--- begin ---
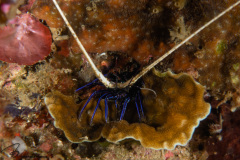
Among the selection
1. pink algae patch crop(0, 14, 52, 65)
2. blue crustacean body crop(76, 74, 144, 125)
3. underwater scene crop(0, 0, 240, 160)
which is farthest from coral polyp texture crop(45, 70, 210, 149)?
pink algae patch crop(0, 14, 52, 65)

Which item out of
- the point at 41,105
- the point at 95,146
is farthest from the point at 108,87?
the point at 41,105

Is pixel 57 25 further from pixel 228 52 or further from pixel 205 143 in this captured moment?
pixel 205 143

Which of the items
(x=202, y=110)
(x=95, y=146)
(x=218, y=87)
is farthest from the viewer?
(x=95, y=146)

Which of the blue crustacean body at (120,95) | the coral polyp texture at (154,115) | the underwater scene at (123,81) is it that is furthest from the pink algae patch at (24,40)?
the blue crustacean body at (120,95)

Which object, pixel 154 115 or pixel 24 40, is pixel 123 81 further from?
pixel 24 40

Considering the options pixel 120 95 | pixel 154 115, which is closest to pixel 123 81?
pixel 120 95
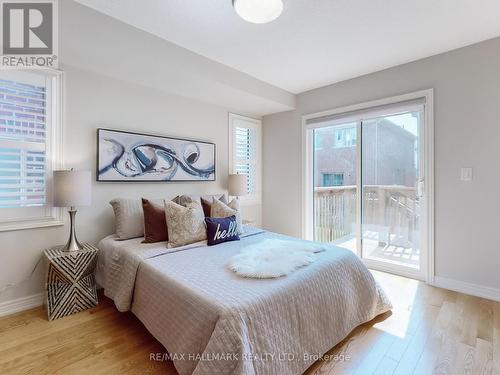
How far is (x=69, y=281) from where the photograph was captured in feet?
6.63

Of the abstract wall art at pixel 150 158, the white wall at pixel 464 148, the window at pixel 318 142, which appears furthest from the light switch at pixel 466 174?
the abstract wall art at pixel 150 158

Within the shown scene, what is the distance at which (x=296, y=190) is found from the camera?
3.79 meters

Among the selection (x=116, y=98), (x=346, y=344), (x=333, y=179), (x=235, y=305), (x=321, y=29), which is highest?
(x=321, y=29)

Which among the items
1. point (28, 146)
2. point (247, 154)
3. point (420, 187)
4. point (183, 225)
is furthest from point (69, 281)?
point (420, 187)

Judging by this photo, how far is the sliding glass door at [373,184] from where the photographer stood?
9.30 feet

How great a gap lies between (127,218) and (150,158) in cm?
78

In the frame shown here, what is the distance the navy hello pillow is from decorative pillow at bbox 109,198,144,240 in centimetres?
68

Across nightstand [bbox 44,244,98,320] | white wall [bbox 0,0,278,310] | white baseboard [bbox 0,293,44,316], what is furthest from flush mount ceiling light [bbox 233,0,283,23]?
white baseboard [bbox 0,293,44,316]

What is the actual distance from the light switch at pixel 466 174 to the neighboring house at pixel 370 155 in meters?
0.42

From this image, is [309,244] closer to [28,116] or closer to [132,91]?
[132,91]

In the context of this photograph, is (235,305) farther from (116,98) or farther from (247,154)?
(247,154)

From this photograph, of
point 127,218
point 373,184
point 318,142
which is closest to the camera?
point 127,218

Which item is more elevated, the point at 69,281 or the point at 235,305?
the point at 235,305

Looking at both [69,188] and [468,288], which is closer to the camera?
[69,188]
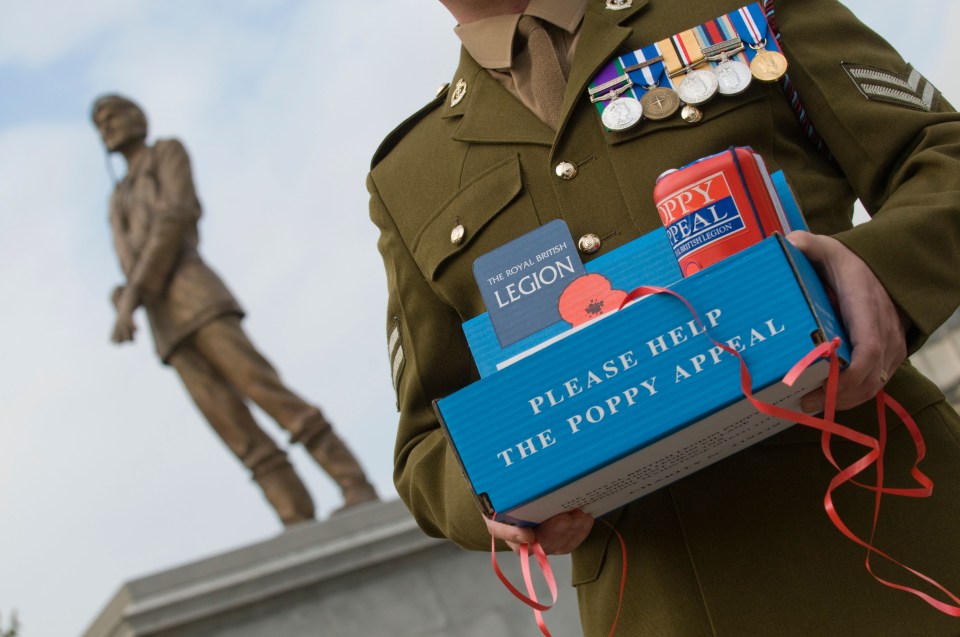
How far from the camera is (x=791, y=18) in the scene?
130 cm

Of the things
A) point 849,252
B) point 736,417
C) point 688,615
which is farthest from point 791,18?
point 688,615

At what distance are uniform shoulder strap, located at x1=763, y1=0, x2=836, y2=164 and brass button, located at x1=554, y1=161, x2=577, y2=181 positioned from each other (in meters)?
0.23

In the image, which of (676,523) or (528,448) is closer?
(528,448)

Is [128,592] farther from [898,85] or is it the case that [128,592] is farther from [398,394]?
[898,85]

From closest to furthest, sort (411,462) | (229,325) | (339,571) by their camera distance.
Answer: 1. (411,462)
2. (339,571)
3. (229,325)

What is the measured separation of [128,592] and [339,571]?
760mm

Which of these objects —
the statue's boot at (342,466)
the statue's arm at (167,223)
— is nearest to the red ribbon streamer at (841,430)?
the statue's boot at (342,466)

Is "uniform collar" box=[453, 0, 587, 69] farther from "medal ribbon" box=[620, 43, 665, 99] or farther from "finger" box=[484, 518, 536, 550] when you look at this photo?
"finger" box=[484, 518, 536, 550]

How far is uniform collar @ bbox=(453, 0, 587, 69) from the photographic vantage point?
1384mm

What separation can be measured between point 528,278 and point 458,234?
0.77 ft

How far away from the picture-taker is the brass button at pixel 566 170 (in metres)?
1.31

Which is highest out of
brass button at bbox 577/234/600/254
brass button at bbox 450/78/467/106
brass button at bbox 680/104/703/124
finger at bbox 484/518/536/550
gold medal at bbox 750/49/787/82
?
brass button at bbox 450/78/467/106

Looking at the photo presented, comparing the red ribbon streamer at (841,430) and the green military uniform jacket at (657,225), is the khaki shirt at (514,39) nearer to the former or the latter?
the green military uniform jacket at (657,225)

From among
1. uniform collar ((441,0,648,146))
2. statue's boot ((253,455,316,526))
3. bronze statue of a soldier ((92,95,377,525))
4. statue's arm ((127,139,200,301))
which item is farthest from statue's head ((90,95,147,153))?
uniform collar ((441,0,648,146))
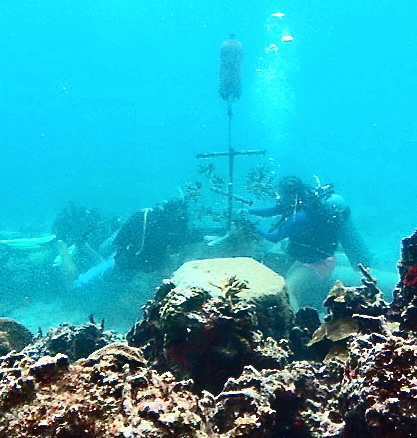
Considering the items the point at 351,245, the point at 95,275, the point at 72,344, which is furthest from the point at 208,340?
the point at 351,245

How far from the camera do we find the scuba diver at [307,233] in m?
9.47

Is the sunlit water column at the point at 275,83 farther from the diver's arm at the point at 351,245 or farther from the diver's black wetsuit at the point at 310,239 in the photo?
the diver's black wetsuit at the point at 310,239

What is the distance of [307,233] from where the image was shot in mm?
9555

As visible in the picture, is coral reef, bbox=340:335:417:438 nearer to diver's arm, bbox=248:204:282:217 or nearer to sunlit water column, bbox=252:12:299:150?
diver's arm, bbox=248:204:282:217

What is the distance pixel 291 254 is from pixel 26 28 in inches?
4967

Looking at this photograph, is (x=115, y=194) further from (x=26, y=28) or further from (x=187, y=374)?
(x=26, y=28)

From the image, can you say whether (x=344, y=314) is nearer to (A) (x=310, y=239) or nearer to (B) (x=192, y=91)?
(A) (x=310, y=239)

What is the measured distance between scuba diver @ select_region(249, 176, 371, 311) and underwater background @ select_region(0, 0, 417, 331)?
1952 inches

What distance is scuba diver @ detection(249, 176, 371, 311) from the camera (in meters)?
9.47

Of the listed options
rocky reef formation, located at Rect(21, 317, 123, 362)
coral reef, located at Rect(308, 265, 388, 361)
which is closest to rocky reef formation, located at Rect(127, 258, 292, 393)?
coral reef, located at Rect(308, 265, 388, 361)

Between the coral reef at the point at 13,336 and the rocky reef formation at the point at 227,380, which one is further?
the coral reef at the point at 13,336

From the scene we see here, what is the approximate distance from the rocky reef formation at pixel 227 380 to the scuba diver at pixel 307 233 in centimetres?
511

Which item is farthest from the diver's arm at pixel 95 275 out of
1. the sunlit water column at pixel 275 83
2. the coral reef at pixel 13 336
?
the sunlit water column at pixel 275 83

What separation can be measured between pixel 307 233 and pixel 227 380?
705cm
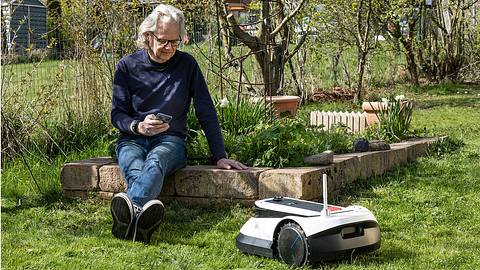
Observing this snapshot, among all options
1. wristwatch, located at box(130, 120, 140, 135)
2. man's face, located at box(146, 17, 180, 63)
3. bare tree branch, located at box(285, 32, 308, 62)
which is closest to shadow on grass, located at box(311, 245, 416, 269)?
wristwatch, located at box(130, 120, 140, 135)

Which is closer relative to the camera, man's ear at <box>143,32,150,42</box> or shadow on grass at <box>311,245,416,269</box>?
shadow on grass at <box>311,245,416,269</box>

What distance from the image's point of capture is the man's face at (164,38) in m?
4.53

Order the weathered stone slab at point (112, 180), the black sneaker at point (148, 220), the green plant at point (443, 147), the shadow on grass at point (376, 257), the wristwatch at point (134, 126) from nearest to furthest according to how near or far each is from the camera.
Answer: the shadow on grass at point (376, 257) < the black sneaker at point (148, 220) < the wristwatch at point (134, 126) < the weathered stone slab at point (112, 180) < the green plant at point (443, 147)

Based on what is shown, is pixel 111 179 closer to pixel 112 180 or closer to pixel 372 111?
pixel 112 180

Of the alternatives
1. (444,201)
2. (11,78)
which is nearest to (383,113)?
(444,201)

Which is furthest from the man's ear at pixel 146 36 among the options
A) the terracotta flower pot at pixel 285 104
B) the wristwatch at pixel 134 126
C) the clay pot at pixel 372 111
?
the terracotta flower pot at pixel 285 104

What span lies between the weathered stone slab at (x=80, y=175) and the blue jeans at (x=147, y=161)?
1.51ft

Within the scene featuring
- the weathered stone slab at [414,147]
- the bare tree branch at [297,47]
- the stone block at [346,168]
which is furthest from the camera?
the bare tree branch at [297,47]

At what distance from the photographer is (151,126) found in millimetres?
4375

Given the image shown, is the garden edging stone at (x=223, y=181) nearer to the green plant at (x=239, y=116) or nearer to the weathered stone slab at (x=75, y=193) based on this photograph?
the weathered stone slab at (x=75, y=193)

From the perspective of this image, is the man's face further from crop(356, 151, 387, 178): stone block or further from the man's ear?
crop(356, 151, 387, 178): stone block

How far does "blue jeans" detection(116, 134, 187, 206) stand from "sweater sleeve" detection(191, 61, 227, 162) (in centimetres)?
17

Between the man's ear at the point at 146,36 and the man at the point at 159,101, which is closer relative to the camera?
the man at the point at 159,101

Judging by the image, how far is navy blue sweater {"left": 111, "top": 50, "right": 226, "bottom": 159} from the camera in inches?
184
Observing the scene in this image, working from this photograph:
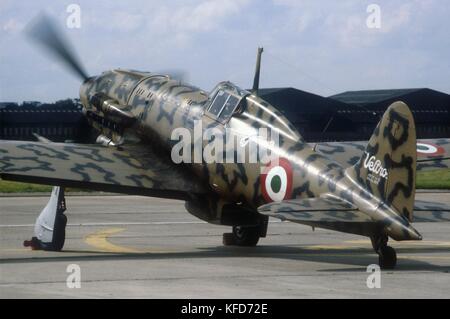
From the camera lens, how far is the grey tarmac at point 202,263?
43.6 feet

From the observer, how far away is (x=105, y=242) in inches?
803

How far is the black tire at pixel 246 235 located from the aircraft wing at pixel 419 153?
6.79 feet

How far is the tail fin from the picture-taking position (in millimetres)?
14992

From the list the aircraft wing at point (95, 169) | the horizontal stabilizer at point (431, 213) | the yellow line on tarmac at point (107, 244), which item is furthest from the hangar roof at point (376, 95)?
the horizontal stabilizer at point (431, 213)

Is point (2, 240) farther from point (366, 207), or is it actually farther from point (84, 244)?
point (366, 207)

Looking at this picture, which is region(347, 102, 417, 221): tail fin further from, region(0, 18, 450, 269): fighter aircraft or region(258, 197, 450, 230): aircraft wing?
region(258, 197, 450, 230): aircraft wing

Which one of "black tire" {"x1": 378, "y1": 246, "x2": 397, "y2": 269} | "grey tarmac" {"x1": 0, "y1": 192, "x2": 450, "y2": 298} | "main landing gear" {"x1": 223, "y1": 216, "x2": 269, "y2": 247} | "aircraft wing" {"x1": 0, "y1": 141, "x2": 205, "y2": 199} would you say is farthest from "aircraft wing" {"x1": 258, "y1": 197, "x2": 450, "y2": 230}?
"main landing gear" {"x1": 223, "y1": 216, "x2": 269, "y2": 247}

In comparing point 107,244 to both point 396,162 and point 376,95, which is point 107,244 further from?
point 376,95

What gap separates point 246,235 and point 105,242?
2770 mm

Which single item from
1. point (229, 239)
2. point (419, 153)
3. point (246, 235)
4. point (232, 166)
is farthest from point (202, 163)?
point (419, 153)

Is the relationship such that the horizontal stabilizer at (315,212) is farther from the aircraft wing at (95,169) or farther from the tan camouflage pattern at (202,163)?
the aircraft wing at (95,169)

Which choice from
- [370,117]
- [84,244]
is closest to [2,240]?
[84,244]

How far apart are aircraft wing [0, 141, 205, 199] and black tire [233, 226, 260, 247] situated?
53.1 inches
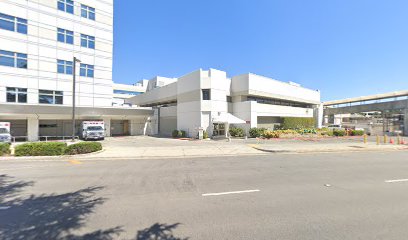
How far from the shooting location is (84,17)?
28359 millimetres

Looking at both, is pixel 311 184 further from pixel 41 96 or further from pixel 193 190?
pixel 41 96

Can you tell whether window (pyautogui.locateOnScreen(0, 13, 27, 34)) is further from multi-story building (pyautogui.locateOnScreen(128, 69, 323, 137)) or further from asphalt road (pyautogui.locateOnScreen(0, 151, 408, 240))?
asphalt road (pyautogui.locateOnScreen(0, 151, 408, 240))

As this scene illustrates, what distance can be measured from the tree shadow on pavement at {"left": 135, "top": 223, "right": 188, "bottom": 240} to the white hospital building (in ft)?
76.3

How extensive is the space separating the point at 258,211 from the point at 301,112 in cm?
3825

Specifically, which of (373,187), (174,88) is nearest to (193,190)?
(373,187)

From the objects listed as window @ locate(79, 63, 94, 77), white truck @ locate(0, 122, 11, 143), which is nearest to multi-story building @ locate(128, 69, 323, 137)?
window @ locate(79, 63, 94, 77)

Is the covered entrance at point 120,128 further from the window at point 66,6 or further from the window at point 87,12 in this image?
the window at point 66,6

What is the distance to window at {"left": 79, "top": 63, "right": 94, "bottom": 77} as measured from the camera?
1108 inches

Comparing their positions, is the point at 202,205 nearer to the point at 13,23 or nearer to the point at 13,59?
the point at 13,59

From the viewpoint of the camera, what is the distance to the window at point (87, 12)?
28269mm

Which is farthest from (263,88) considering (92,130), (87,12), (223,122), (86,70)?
(87,12)

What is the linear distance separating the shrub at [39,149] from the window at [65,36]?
20.5 m

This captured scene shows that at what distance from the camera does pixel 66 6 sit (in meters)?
27.1

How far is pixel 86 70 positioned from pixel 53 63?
12.6 feet
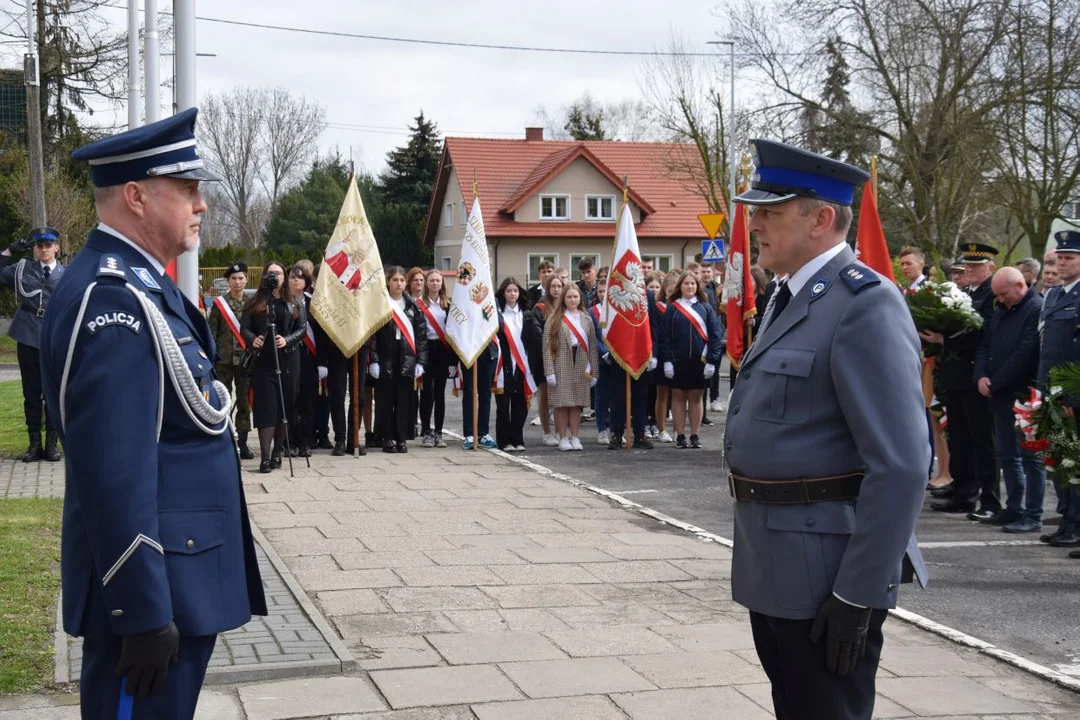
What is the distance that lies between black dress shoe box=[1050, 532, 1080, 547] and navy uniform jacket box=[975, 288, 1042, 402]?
--- end ---
Copy the part of the listing that opens with the line containing "Comparing their positions, is" and runs through the end of the listing, changing "camera" to "viewer" and keeping everything else the same. Leave the pictures out of your answer.

Comparing their positions, is the point at 202,205 nearer to the point at 13,23 or nearer to the point at 13,59?
the point at 13,59

From the viewpoint of the viewer, what is the distance to the window at point (87, 12)?
28269mm

Which is farthest from (263,88) considering (92,130), (87,12), (223,122), (86,70)?
(87,12)

What is the linear distance separating the shrub at [39,149] from the window at [65,36]?
20.5 m

This captured scene shows that at what distance from the viewer does pixel 66 6 sit (in meters)?
27.1

How far is pixel 86 70 positioned from pixel 53 63?
12.6 feet
What is the distance that lies between black dress shoe box=[1050, 532, 1080, 547] and navy uniform jacket box=[975, 288, 1042, 402]?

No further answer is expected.